A subtler form of defense, and a very effective one, was invented by a highly-placed permanent official about thirty years ago. It consists in listening to the borer until he has made his point—or what he calls his point—just at that moment putting on an air of complete abstraction, and after that asking why he doesn’t go on. To meet this form of defense it is no bad plan to begin the story all over again. That’ll teach him!
But the strongest defense—the one you have to fear most—is that of walking away. Most men who have studied the art of boring take this for a definite defeat. They need not. I know one man at a club from whom people used to walk away deliberately in the middle of his boring-exercise. He met the tactic by going after the quitter and catching hold of his coat, and quite half the time he was successful. But few men have such courage.

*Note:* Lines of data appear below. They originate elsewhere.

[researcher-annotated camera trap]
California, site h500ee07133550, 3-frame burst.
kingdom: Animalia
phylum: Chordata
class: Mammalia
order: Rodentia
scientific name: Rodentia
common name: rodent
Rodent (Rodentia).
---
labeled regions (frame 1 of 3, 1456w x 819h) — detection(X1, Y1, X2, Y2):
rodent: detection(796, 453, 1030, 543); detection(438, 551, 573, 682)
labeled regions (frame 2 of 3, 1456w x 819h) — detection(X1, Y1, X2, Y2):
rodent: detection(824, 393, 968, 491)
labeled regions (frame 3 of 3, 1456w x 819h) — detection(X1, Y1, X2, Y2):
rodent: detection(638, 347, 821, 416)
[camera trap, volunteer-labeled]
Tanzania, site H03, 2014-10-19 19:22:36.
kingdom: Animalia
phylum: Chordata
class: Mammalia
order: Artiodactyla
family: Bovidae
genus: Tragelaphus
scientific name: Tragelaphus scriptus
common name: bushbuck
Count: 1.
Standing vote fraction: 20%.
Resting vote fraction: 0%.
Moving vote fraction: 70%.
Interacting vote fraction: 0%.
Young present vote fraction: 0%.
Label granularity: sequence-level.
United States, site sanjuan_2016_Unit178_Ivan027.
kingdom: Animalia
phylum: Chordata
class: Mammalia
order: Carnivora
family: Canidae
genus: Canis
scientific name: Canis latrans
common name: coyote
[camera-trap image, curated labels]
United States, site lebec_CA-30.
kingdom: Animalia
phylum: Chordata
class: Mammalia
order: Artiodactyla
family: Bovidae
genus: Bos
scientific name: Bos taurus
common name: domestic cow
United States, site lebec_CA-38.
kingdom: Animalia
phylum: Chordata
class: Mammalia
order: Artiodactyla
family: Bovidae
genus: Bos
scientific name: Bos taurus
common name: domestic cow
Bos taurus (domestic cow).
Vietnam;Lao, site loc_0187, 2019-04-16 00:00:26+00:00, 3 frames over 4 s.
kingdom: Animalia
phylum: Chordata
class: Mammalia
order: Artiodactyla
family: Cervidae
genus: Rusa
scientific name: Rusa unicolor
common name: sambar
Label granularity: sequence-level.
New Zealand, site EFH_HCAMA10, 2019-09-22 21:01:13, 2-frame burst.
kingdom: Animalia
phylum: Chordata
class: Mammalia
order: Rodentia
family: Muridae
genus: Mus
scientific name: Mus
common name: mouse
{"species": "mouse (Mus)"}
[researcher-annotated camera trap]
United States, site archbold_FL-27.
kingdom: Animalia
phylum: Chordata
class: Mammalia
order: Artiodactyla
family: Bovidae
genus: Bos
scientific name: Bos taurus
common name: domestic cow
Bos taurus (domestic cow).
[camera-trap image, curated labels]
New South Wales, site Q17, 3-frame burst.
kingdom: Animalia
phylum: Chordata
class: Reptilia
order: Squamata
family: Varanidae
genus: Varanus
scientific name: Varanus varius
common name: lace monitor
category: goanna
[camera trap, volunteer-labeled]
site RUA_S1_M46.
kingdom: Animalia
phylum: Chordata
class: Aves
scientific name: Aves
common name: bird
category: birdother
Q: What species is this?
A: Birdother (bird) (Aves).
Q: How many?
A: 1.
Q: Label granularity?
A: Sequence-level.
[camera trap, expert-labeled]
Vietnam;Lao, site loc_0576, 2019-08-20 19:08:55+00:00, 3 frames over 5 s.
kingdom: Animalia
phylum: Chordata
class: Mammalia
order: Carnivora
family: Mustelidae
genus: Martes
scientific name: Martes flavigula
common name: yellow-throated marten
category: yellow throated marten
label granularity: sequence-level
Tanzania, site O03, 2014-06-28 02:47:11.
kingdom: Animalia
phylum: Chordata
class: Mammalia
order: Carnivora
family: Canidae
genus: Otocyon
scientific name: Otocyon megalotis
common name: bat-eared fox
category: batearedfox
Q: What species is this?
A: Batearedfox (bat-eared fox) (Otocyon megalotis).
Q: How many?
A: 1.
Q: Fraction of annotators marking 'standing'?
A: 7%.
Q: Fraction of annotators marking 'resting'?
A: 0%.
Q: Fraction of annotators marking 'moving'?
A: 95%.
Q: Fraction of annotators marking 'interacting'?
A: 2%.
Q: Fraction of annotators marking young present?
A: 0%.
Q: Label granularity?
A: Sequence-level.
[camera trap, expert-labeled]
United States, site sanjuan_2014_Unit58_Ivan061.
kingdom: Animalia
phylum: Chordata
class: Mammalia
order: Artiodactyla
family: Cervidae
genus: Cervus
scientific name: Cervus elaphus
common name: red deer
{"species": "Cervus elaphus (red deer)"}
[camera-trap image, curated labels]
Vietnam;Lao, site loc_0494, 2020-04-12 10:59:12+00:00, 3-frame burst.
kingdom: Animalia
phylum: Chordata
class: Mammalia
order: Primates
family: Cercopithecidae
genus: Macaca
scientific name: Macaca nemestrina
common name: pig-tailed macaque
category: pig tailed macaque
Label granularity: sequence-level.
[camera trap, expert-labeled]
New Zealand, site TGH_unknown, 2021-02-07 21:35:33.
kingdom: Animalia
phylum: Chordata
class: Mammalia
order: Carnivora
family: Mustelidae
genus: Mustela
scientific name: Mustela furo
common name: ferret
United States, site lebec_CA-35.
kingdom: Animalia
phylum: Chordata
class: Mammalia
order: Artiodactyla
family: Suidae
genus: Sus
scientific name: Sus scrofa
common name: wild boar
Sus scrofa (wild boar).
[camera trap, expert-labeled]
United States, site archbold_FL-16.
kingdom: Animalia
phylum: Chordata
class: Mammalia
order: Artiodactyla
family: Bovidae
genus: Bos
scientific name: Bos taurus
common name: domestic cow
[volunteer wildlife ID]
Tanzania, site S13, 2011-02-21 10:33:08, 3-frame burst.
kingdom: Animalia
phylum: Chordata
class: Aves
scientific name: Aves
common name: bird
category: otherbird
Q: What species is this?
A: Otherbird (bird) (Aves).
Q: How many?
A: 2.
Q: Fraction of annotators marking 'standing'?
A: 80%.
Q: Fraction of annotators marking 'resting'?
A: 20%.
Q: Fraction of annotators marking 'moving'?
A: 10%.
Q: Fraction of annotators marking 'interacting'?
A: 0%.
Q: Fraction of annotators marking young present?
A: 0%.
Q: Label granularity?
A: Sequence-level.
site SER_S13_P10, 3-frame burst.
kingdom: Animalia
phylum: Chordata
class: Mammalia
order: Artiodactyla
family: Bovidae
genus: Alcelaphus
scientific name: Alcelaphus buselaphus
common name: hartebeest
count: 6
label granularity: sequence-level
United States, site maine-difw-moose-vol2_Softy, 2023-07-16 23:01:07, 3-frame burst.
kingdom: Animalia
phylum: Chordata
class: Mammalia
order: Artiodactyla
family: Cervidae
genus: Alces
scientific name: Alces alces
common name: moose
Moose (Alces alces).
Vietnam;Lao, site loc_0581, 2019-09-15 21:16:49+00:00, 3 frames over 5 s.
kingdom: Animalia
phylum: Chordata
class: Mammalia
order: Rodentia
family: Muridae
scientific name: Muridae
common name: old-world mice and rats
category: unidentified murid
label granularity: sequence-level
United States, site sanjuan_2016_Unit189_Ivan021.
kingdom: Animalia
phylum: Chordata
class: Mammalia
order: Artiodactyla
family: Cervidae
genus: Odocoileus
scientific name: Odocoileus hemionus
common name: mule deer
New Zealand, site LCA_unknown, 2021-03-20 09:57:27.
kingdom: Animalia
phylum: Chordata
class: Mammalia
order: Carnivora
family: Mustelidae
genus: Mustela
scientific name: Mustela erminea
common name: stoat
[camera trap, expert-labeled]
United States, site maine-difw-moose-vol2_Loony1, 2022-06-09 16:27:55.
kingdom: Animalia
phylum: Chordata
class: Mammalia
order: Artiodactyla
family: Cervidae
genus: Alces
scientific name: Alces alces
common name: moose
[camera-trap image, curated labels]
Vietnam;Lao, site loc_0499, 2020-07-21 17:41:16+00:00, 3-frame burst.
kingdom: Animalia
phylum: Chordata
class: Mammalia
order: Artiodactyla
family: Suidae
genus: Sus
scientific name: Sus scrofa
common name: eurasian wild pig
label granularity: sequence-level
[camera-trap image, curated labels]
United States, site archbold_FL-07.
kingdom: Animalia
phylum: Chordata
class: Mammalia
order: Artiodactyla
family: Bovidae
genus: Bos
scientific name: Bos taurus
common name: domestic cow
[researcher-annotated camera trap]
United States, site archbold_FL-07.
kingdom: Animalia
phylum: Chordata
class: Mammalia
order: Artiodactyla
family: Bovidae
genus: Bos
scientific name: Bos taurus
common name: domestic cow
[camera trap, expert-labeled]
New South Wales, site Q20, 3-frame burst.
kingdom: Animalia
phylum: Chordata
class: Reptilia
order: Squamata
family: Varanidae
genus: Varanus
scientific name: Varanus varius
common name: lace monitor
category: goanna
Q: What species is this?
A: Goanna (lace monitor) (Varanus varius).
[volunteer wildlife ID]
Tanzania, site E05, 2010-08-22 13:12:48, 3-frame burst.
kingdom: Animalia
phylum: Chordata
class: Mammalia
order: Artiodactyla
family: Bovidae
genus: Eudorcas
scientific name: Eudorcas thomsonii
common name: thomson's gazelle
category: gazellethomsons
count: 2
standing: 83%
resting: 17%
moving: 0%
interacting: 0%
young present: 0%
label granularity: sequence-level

Lastly, let me urge on you two private recipes of my own. One is spells of silence in the intervals of boring—it’s a paradoxical truth that they add vastly to the effect. They must not be so long as to let the victim take up a book, but just long enough to break his nerve. Watch his face, observe its gradual relaxation, and time yourself exactly for the renewal of the agony. The other is talking half incomprehensibly, mumbling, and the rest of it—then, when the boree impatiently asks you to repeat, do it still less clearly. It never fails.
But all these rules are, after all, mechanical. A man will never become a natural bore by the following of paper precepts any more than he will become a poet by book-learning; so perhaps I have written in vain.